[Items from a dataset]
▬▬▬▬▬▬▬▬▬▬

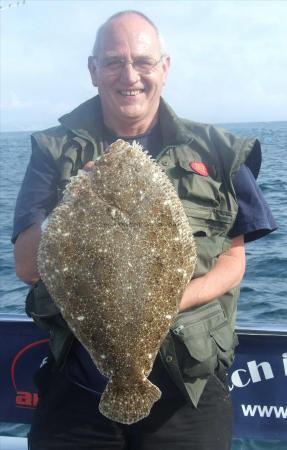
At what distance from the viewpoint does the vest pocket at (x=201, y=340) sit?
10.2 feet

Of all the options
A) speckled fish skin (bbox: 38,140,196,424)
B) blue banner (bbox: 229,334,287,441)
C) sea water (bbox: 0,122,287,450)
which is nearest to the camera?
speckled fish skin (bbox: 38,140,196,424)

▬▬▬▬▬▬▬▬▬▬

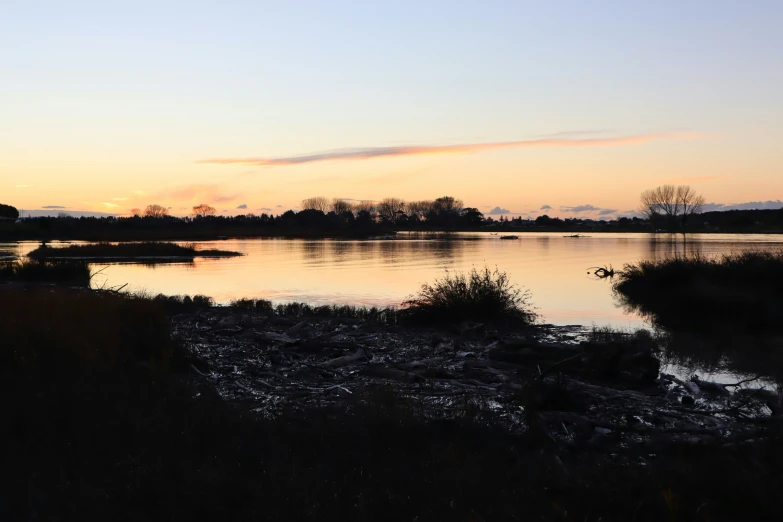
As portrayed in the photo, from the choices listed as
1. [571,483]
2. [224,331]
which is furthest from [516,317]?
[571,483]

▬▬▬▬▬▬▬▬▬▬

▶ [Directive]
Could you pull out every line of the rows above that contains the word "speckled"?

▶ [Result for this exercise]
A) speckled fish skin (bbox: 38,140,196,424)
speckled fish skin (bbox: 38,140,196,424)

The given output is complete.